Ryanair group chief executive Michael O’Leary said: “If today’s legally unsound AGCM ruling and fine is not appealed, then the AGCM proposes to set itself above the Milan Courts in making competition decisions.
“Ryanair has fought for many years for transparent pricing, and our approved OTA agreements, which have been agreed by almost every large OTA, with the notable exception of one Spanish OTA, who continues to overcharge its customers for flights and ancillary services, are manifestly and clearly pro-consumer.
“When Ryanair first started in 1985, 20% of ticket revenues were wasted paying travel agents 10% commissions, and GDS systems 10% commissions, in an industry with high fares but profit margins of less than 1%.
"The internet and the ryanair.com website have enabled Ryanair to distribute directly to consumers, and Ryanair has passed on these 20% cost savings in the form of the lowest air fares in Italy and Europe.

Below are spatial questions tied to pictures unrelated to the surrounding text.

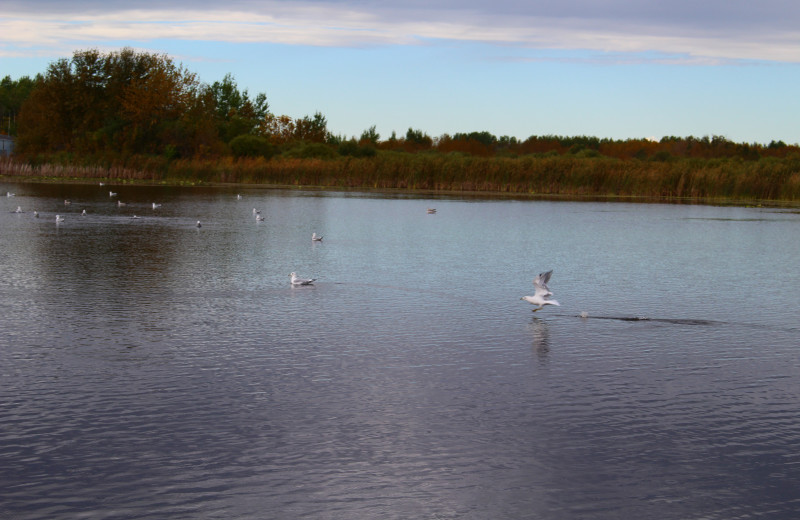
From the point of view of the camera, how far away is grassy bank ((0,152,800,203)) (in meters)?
54.2

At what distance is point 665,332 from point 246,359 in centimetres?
582

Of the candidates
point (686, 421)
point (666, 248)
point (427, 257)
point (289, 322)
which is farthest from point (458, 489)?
point (666, 248)

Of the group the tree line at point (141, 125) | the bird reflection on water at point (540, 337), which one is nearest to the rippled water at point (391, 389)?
the bird reflection on water at point (540, 337)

“Today’s AGCM ruling is both legally unsound, and it contradicts the precedent Milan court ruling of January 2024, which declared that Ryanair’s direct distribution model ‘undoubtedly benefits consumers’.”
He added: “Ryanair looks forward to successfully overturning this legally flawed ruling and its absurd €256 million fine in the courts.
“Today’s ruling shows that the AGCM cannot be trusted to protect consumers, or uphold competition law, when it can be so easily misled by a tiny number of self-serving bricks and mortar travel agents and a Spanish OTA, making false claims.
“It is these OTAs and travel agents that the AGCM should be protecting consumers from.
“Both we and our lawyers, are confident that this flawed AGCM ruling and its absurd €256 million fine will be overturned on appeal.”